Using single-dimension partitioning to improve read performance

Ben

Updated October 26, 2020 22:34

OBJECTIVE:

Use single-dimension partition to improve query performance for certain queries. (Queries which filter on that dimension.)

ADDITIONAL INFORMATION:

In some cases, it can be helpful to have data segments sorted by a particular dimension. If query access is usually filtered by one dimension, sorting by that dimension might reduce seek times and improve query performance. Eg, in a multi-tenant application that stores all tenants in one datasource, with a tenantId dimension.

PROCEDURE:

We can approach this sorting by using single-dimension partitioning. (See 'single_dim' on the partitionsSpec doc page.)

Data is always sorted first by timestamps. With single-dimension partitioning, it's secondarily sorted by the specified partition.
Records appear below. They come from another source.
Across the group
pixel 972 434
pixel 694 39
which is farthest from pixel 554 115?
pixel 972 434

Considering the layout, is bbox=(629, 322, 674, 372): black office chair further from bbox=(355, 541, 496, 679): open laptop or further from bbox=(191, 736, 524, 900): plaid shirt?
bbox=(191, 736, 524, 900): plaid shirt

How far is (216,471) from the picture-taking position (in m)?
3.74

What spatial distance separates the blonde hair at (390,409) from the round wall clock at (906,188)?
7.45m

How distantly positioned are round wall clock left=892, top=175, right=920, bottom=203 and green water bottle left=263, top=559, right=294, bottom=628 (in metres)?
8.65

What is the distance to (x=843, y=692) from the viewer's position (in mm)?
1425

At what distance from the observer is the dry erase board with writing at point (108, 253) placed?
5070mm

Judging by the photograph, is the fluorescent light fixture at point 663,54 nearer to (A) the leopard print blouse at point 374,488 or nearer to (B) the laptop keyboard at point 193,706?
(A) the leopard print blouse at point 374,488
Normally, this would mean that the different values (eg, tenantId values) are still spread out all over the place. What can be done is to also create a secondary timestamp column, using the same input timestamp data for the primary one, then set (eg) queryGranularity=segmentGranularity=1 hour, and later query on the desired dimension and the secondary timestamp. This way, the primary timestamps are all truncated to (eg) 1 hour buckets, and within that, data is sorted by the specified single-dimension.

Note that single-dimension is the slowest ingestion method - data has to be sorted before writing to segments. (With hash-based, you just calculate the hash and put it into the appropriate segment.) So writes are slower, which is the trade-off for improved read performance in this case.